Los equilibristas hacen una pirueta penosa y, como si no hubiera verdades para gritar, convocan a marchas silenciosas; ecuyères de la política, con los cadáveres de los jóvenes todavía calientes, no se atreven a decidirse por las víctimas y repudian “la violencia, venga de donde venga”. ¿Pero acaso no se sabe de dónde vino la violencia? ¿qué les impide pronunciarse? Es que en el fondo, se asustan de los piqueteros, se asustan de las asambleas y se asustan también de los obreros cuando se enardecen.
¡Qué efecto irresistible el del fenómeno piquetero! Parece nacido para poner en aprietos a la progresía. Hace ya unos años fue el Frepaso el que se vio obligado a demostrar que no los amparaba, a dar fe de buena conducta, de no tener intención de sacar los pies del plato. Y lo hizo con las mismas palabras: condenó “toda forma de violencia”. Por entonces escribí que esta gente es insanable y su tontería no resiste un paseo por la historia de la humanidad, de Espartaco a la Bastilla y de la Bastilla al antifascismo, para no recordar sino lo que la moral media, la que charlatanea vulgaridades y pavadas sobre los hechos que otros consuman, traga y regurgita después de vaciarlos de lo proteico, de lo actual, de la sal de la vida.
Hay, por fortuna, otro modo de ver las cosas, de considerar el presente y de pensar el futuro. El miércoles 3 volvió a ponerse de manifiesto. Dejé la columna sur cuando entraba al puente. Había lluvia y barro y frío. Quienes se ganaron el privilegio de hacer el recorrido entero, ningunos ingenuos, comentarían después “qué emoción producía esa muchedumbre que subía hasta cubrir todo lo que alcanzaba la vista”. Es curioso: los que tienen mi edad pensaban, en los 60 y en los 70, qué ocurriría el día en que ese gigante que anidaba al costado del riachuelo, a la bajada de los puentes, en Avellaneda, en Lanús, en Gerli, se moviera. El gigante hizo ademanes pero no se despertó. Lo adormecieron y así, aletargado, lo enflaquecieron, lo descuartizaron hasta dejarlo al borde de la extinción. ¿Qué pasará ahora?, fue la pregunta de los 80. En los 90 los restos del gigante aparecieron esparcidos en las rutas y ante esa evidencia volvimos preguntarnos si a sus enemigos no les estaba empezando a ocurrir lo que al aprendiz de hechicero, porque al fin, eran aprendices, terribles, impiadosos, pero ciegos: eso, aprendices. Nos preguntamos también si era posible lo imposible, si no había que recapacitar y admitir que, a lo mejor, era factible vertebrar lo invertebrado.

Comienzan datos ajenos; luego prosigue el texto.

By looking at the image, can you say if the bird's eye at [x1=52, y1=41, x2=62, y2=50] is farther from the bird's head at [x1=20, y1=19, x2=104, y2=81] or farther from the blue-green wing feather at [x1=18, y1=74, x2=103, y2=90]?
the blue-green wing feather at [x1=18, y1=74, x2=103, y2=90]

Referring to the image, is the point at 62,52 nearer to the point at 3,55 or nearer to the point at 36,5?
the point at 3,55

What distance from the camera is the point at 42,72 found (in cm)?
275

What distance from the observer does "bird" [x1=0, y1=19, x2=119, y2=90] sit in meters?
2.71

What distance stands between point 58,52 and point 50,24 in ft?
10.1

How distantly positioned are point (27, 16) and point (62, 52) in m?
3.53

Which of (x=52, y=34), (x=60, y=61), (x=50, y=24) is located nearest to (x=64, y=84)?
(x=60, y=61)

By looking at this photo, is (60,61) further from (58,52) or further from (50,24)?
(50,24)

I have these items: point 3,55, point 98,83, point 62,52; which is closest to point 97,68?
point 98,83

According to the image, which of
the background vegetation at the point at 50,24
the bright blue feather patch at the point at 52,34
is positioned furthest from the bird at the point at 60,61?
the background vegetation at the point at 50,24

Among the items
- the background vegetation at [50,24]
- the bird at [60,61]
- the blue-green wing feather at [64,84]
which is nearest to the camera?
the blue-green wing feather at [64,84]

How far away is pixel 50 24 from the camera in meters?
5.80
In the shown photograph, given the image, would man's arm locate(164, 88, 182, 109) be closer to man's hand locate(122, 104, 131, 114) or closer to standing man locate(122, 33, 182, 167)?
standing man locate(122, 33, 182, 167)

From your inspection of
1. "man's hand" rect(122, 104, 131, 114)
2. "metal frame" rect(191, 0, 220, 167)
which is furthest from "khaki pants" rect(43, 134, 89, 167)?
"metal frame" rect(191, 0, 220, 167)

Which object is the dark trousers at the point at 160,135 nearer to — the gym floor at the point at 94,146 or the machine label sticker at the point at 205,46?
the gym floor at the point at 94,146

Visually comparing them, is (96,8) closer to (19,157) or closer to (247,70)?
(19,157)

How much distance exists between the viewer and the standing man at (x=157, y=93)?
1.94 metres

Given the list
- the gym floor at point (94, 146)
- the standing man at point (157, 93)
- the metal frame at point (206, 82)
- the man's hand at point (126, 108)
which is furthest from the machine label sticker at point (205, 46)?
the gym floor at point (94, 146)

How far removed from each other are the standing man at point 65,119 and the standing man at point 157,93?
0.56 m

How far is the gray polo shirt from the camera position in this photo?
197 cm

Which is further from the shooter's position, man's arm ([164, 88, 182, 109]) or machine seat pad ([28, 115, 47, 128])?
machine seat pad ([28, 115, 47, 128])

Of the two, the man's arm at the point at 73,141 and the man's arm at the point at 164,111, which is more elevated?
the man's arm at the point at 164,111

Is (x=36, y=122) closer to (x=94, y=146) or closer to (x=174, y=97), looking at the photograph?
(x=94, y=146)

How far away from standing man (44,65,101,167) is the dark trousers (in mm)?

Y el gigante, o sus restos, o sus hijos, resurgieron. No ocupan el mismo lugar en la escena, pero regresan a juntarse allí, para hacerse fuertes debajo de los puentes, como imaginábamos en otros tiempos. Esta vez no es el trabajo el que los organiza sino la miseria y, quizás, el vago recuerdo del pasado, de las llamas de las acerías iluminando la noche, del ruido monótono de las textiles filtrándose por los vidrios rotos, de la luz amarillenta de las fábricas a la madrugada, de los colectivos del amanecer, repletos de gente dormitando. Debería volver a hablar con Miguel, pero para comentarle con una alegría compartida, que hay épocas en las que este país parece milagroso.